### EXERCISE INSTRUCTIONS
Extend the forum thread below about finding a delegate for a North Carolina competition, picking up after its final post.

### PAGE TEXT

__________________________________________________

# Delegate for North Carolina Competition



## SFCuber (Jan 28, 2016)

I live in NC and some threads have been trying to get a comp going but, the nearest delegate Chester Lian hasn't replied to any emails. So I was wondering if another delegate could go if Chester doesn't reply.


----------



## b0ssGuy23 (Jan 28, 2016)

Contact Evan Liu (sorry if I misspelled that), he is the delegate for VA.


----------



## DanpHan (Jan 28, 2016)

b0ssGuy23 said:


> Contact Evan Liu (sorry if I misspelled that), he is the delegate for VA.



Evan is living in the UK right now


----------



## b0ssGuy23 (Jan 28, 2016)

DanpHan said:


> Evan is living in the UK right now



That would explain everything :/

Then probably Felix Lee or something.


----------



## SFCuber (Jan 29, 2016)

b0ssGuy23 said:


> That would explain everything :/
> 
> Then probably Felix Lee or something.



I asked Felix but unfortunately he won't be delegating any comps outside of MD anytime soon. The search continues. I'll keep asking delegates.

__________________________________________________

### RECORDED DATA
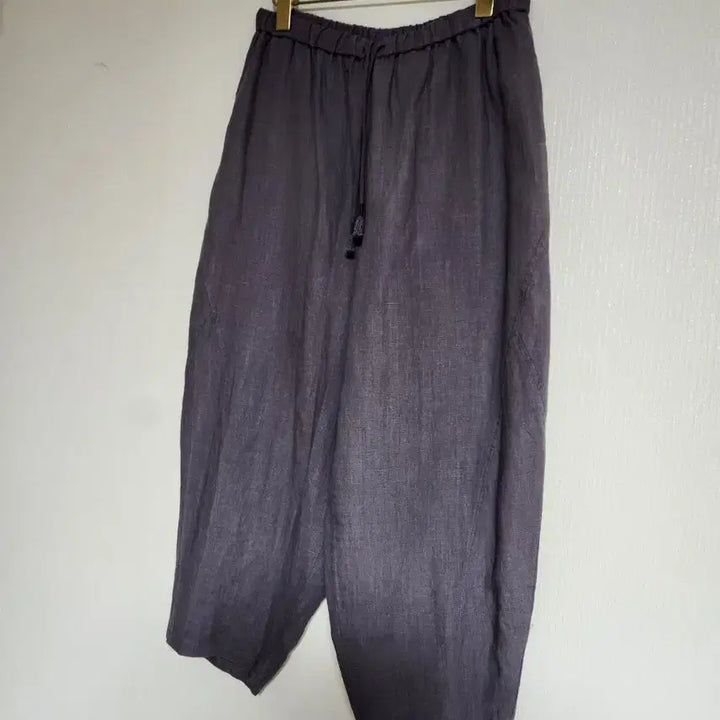 [SOLD OUT] 이새isae올밴딩 린넨 와이드 배기팬츠27~29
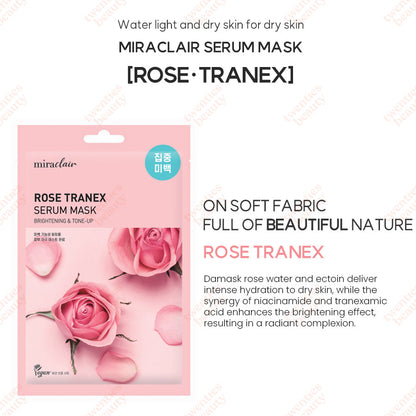 [miraclair] Rose Tranex Serum Mask (10 Sheets)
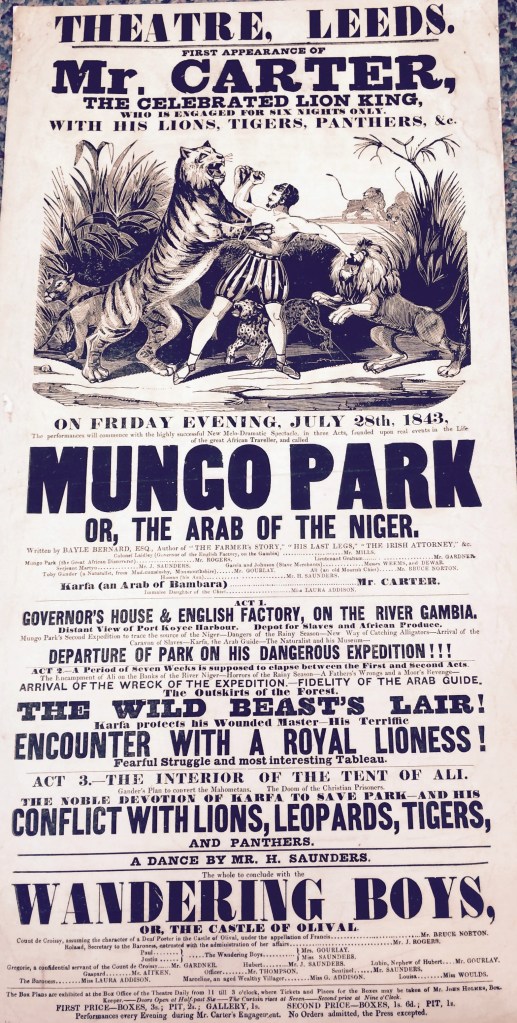 A spectacular sounding Circus performance in Leeds, 1843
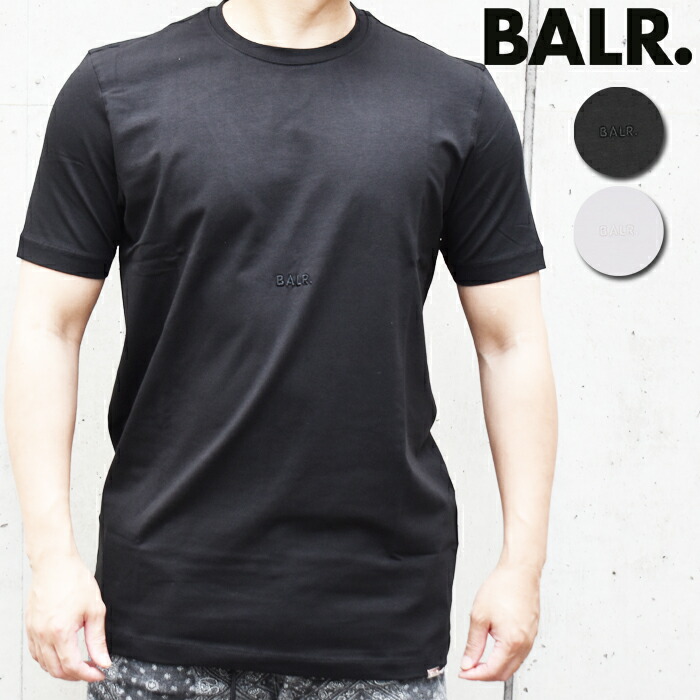 楽天市場】BALR. ボーラー ロングTシャツ ロンT ブラック ロゴプリント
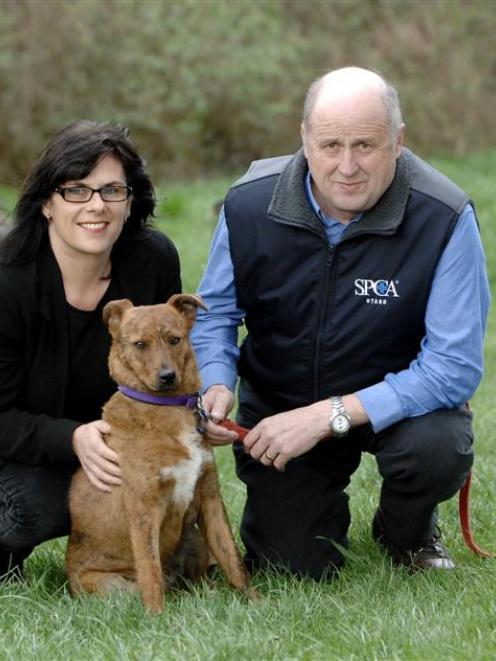 Te Whare Pounamu fund co-ordinator Ruth Molloy and Otago SPCA executive officer Phil Soper with...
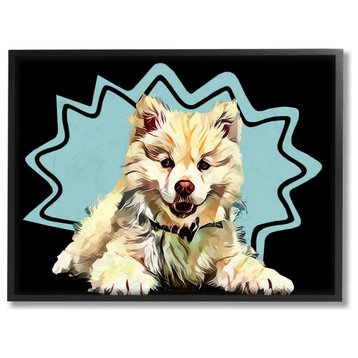 Happy Japanese Spitz Fluffy Dog Pop Art Pet24x30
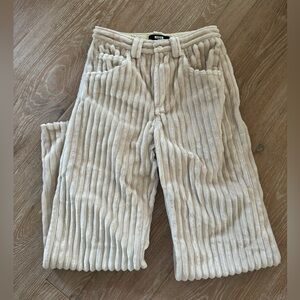 MSGM Beige Corduroy Pants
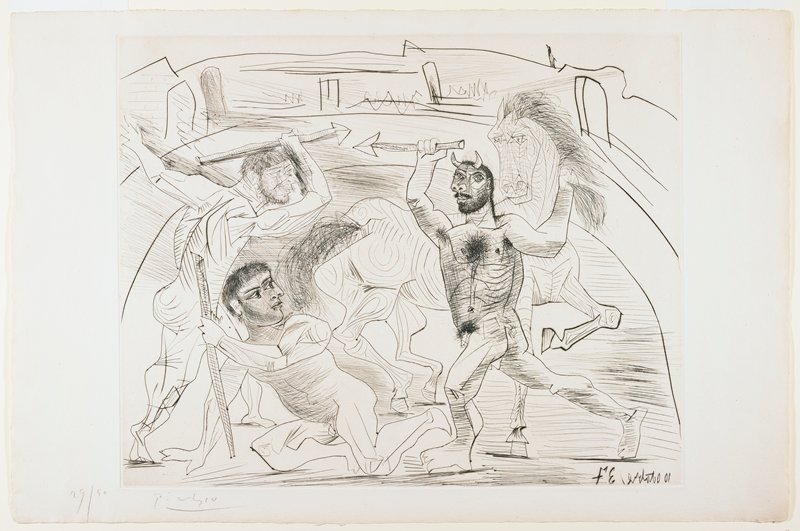 Le Combat, Pablo Picasso, 1937
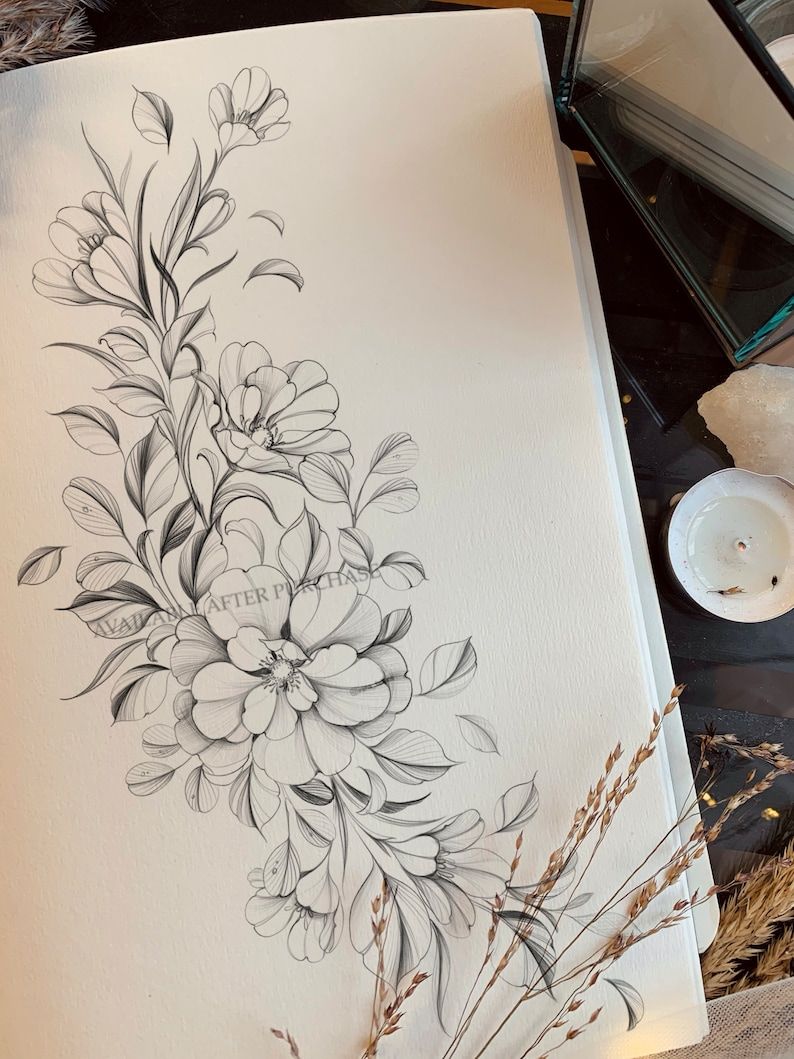 flowers tattoo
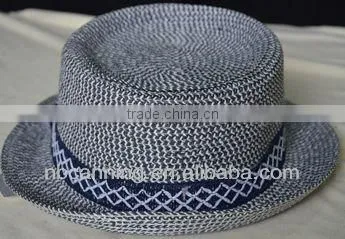 Summer Straw Hat/men Hats/plain pp Plaid Hats Wholesale photo-2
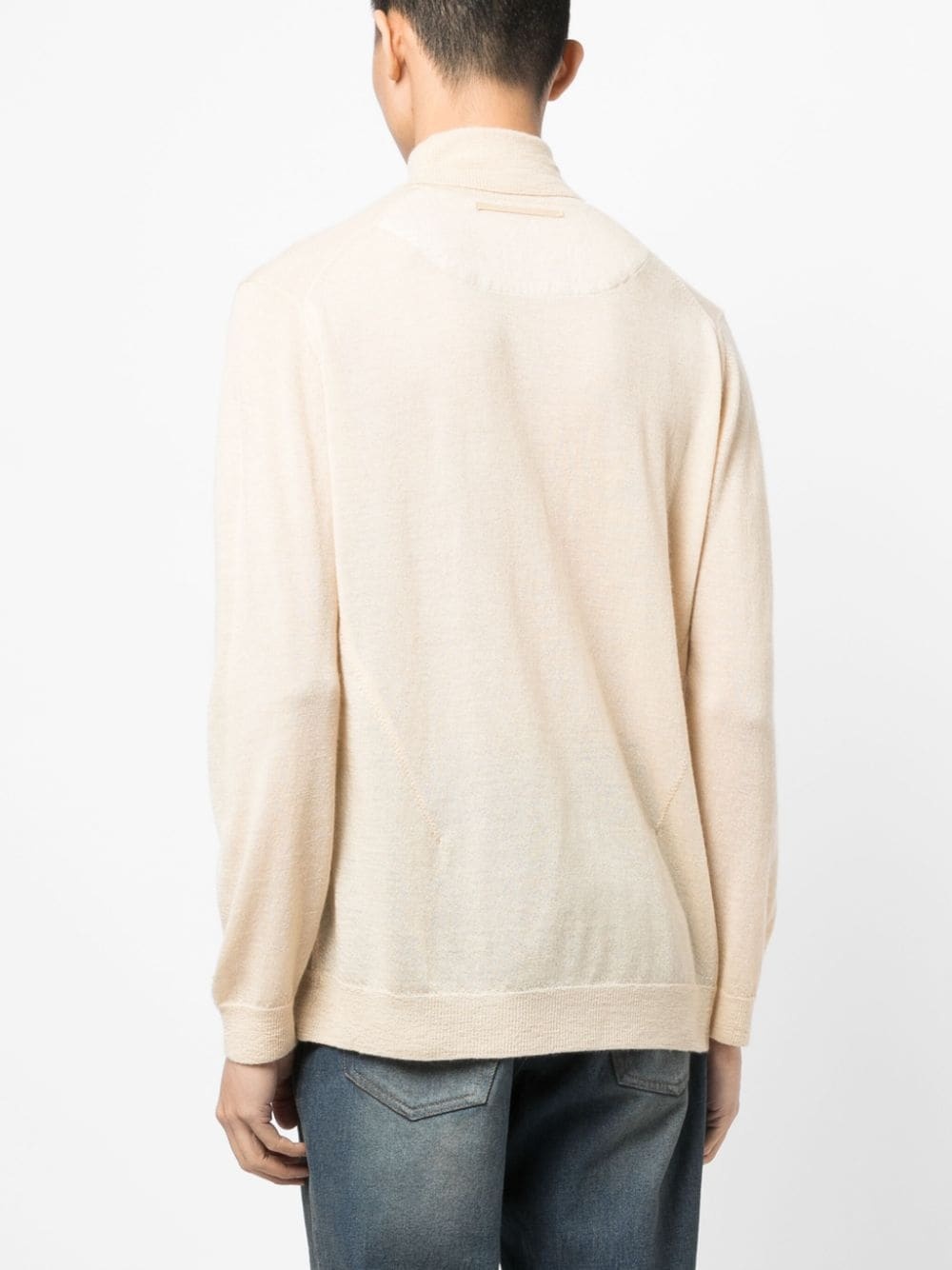 logo-patch cashmere jumper - 4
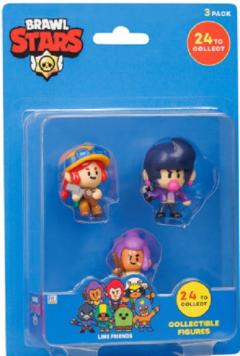 Figurine Brawl Stars - Jessie, Shelly, Bibi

__________________________________________________

### OUTPUT FOR THIS TASK
----------



## RyanMCLNY (Jan 29, 2016)

Are you organizing a competition? That hasn't been made clear.
Or, are you just searching for possible delegates for a North Carolina competition?


----------



## SFCuber (Jan 29, 2016)

No, I'm trying to find a delegate for a competition (this same one here) : https://www.speedsolving.com/forum/showthread.php?55890-Competition-in-Raleigh-NC-Timers-Wanted


> https://www.speedsolving.com/forum/showthread.php?55890-Competition-in-Raleigh-NC-Timers-Wanted


----------



## willtri4 (Jan 29, 2016)

We're working with Chester. You don't need to worry about us.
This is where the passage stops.